■ **Exercise description**
Set the data down again so that every line matches exactly.

■ **Raw data**
┏━━

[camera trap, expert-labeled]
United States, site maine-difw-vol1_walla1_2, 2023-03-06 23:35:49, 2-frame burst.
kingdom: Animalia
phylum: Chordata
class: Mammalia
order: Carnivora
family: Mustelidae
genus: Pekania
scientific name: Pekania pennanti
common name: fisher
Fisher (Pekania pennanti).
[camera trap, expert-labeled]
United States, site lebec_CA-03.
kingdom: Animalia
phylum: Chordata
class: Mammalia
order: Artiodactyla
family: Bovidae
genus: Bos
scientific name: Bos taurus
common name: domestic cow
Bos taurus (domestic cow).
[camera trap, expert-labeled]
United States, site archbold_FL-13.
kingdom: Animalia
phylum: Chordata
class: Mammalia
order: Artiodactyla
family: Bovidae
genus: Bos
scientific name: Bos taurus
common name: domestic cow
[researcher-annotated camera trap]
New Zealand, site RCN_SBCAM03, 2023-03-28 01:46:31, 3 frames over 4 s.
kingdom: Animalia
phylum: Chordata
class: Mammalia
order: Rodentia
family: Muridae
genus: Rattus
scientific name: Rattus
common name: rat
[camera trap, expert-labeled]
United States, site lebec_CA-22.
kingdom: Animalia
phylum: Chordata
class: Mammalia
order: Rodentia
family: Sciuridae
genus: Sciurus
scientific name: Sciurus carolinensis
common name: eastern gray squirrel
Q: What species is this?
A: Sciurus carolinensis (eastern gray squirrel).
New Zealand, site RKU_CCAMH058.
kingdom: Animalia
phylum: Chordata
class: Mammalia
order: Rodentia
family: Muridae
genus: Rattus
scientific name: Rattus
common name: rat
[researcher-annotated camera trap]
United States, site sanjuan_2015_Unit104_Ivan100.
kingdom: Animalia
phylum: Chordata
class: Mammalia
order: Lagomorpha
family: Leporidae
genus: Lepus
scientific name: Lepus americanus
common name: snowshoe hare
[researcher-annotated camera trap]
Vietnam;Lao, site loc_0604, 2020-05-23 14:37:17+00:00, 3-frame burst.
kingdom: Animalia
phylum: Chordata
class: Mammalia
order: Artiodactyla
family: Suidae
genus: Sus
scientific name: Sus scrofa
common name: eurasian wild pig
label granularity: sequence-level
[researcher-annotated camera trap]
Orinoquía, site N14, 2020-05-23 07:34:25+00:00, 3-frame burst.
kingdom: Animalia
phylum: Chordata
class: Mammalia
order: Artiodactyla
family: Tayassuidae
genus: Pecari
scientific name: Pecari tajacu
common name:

┗━━

■ **Written reply**
[camera trap, expert-labeled]
United States, site maine-difw-vol1_walla1_2, 2023-03-06 23:35:49, 2-frame burst.
kingdom: Animalia
phylum: Chordata
class: Mammalia
order: Carnivora
family: Mustelidae
genus: Pekania
scientific name: Pekania pennanti
common name: fisher
Fisher (Pekania pennanti).
[camera trap, expert-labeled]
United States, site lebec_CA-03.
kingdom: Animalia
phylum: Chordata
class: Mammalia
order: Artiodactyla
family: Bovidae
genus: Bos
scientific name: Bos taurus
common name: domestic cow
Bos taurus (domestic cow).
[camera trap, expert-labeled]
United States, site archbold_FL-13.
kingdom: Animalia
phylum: Chordata
class: Mammalia
order: Artiodactyla
family: Bovidae
genus: Bos
scientific name: Bos taurus
common name: domestic cow
[researcher-annotated camera trap]
New Zealand, site RCN_SBCAM03, 2023-03-28 01:46:31, 3 frames over 4 s.
kingdom: Animalia
phylum: Chordata
class: Mammalia
order: Rodentia
family: Muridae
genus: Rattus
scientific name: Rattus
common name: rat
[camera trap, expert-labeled]
United States, site lebec_CA-22.
kingdom: Animalia
phylum: Chordata
class: Mammalia
order: Rodentia
family: Sciuridae
genus: Sciurus
scientific name: Sciurus carolinensis
common name: eastern gray squirrel
Q: What species is this?
A: Sciurus carolinensis (eastern gray squirrel).
New Zealand, site RKU_CCAMH058.
kingdom: Animalia
phylum: Chordata
class: Mammalia
order: Rodentia
family: Muridae
genus: Rattus
scientific name: Rattus
common name: rat
[researcher-annotated camera trap]
United States, site sanjuan_2015_Unit104_Ivan100.
kingdom: Animalia
phylum: Chordata
class: Mammalia
order: Lagomorpha
family: Leporidae
genus: Lepus
scientific name: Lepus americanus
common name: snowshoe hare
[researcher-annotated camera trap]
Vietnam;Lao, site loc_0604, 2020-05-23 14:37:17+00:00, 3-frame burst.
kingdom: Animalia
phylum: Chordata
class: Mammalia
order: Artiodactyla
family: Suidae
genus: Sus
scientific name: Sus scrofa
common name: eurasian wild pig
label granularity: sequence-level
[researcher-annotated camera trap]
Orinoquía, site N14, 2020-05-23 07:34:25+00:00, 3-frame burst.
kingdom: Animalia
phylum: Chordata
class: Mammalia
order: Artiodactyla
family: Tayassuidae
genus: Pecari
scientific name: Pecari tajacu
common name:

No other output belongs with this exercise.